> [Quoted passage]
Author Benjamin Bloom states:
"...a large part of what we call 'good teaching' is the
teacher's ability to attain affective objectives through challenging
the students' fixed beliefs." His Outcome-Based Education
(OBE) method of teaching would first be tried as Mastery Learning
in Chicago schools. After five years, Chicago students' test
scores had plummeted causing outrage among parents. OBE would
leave a trail of wreckage wherever it would be tried and under
whatever name it would be used. At the same time, it would become
crucial to globalists for overhauling the education system to
promote attitude changes among school students.
1964 -- Visions of Order by Richard Weaver is published. He
describes:
"progressive educators as a 'revolutionary cabal' engaged
in 'a
systematic attempt to undermine society's traditions and beliefs.'"
1967 -- Richard Nixon calls for New World Order. In Asia after
Vietnam, in the
October issue of Foreign Affairs, Nixon writes of nations' dispositions
to evolve regional
approaches to development needs and to the evolution of a "new
world order."
1968 -- Joy Elmer Morgan, former editor of the NEA Journal
publishes The
American Citizens Handbook in which he says:
"the coming of the United Nations and the urgent necessity
that it
evolve into a more comprehensive form of world government places
upon the citizens of the
United States an increased obligation to make the most of their
citizenship which now widens
into active world citizenship."

> [Material provided]
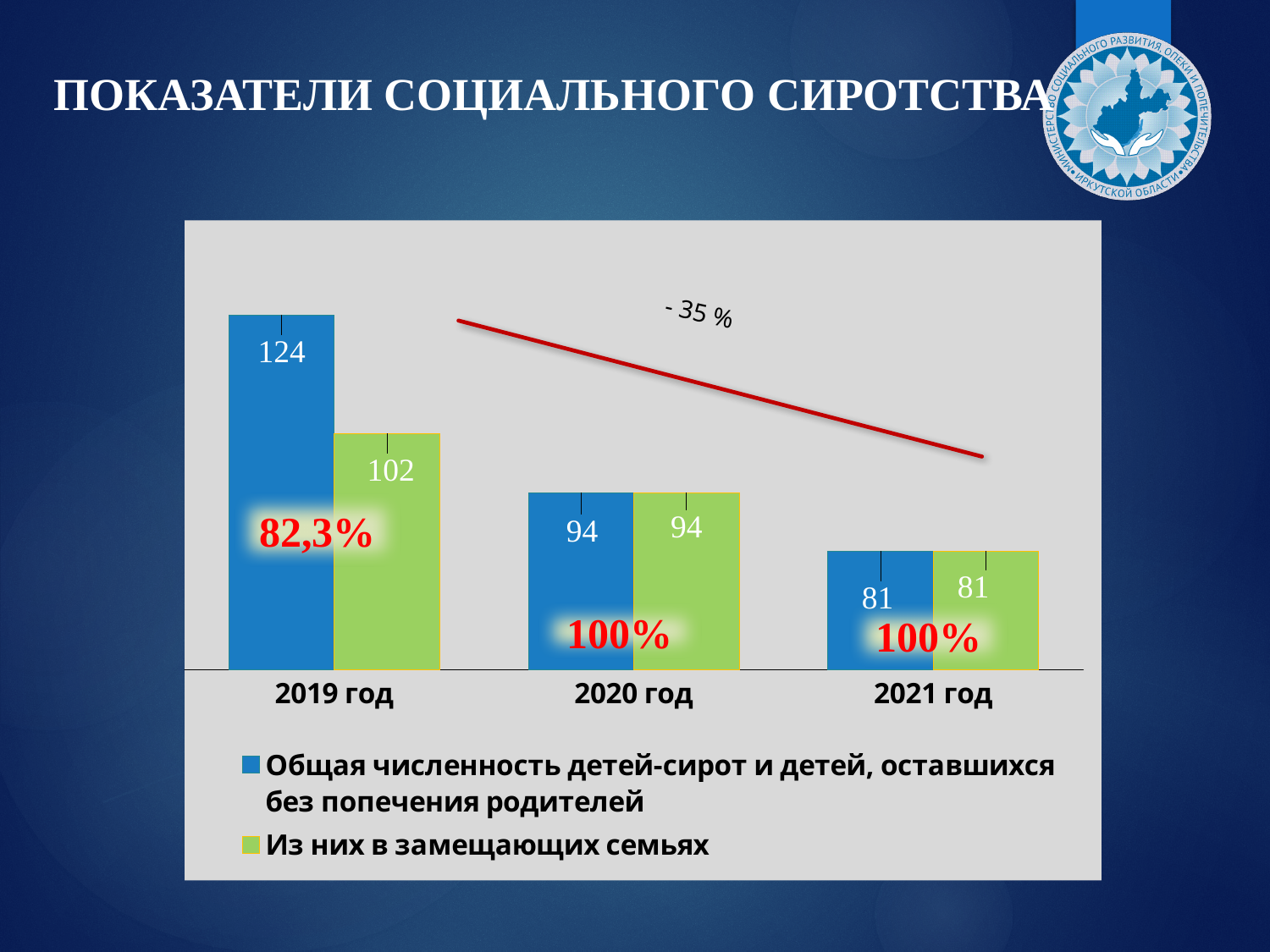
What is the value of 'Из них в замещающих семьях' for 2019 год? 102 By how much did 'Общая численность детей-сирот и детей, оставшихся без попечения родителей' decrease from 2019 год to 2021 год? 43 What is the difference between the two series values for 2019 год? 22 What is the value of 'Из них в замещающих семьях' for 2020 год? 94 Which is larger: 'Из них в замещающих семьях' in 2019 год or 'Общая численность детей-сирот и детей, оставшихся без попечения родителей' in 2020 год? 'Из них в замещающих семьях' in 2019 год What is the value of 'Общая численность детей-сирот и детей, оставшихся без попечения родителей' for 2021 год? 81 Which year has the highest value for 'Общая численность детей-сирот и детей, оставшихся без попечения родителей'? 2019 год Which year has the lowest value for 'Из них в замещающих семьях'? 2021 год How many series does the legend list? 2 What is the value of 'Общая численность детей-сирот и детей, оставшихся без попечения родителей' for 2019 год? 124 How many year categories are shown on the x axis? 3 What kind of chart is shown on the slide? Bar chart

> [Questions]
1. Translate this sentence from the timeline into Spanish: "After five years, Chicago students' test scores had plummeted causing outrage among parents."
2. Retype everything in the timeline from "Author Benjamin Bloom" down to "among school students.".
The lines after the timeline come from a separate source.

> [Outputs in order]
1. Después de cinco años, las calificaciones de los exámenes de los estudiantes de Chicago se habían desplomado, lo que causó indignación entre los padres.

2.
Author Benjamin Bloom states:
"...a large part of what we call 'good teaching' is the
teacher's ability to attain affective objectives through challenging
the students' fixed beliefs." His Outcome-Based Education
(OBE) method of teaching would first be tried as Mastery Learning
in Chicago schools. After five years, Chicago students' test
scores had plummeted causing outrage among parents. OBE would
leave a trail of wreckage wherever it would be tried and under
whatever name it would be used. At the same time, it would become
crucial to globalists for overhauling the education system to
promote attitude changes among school students.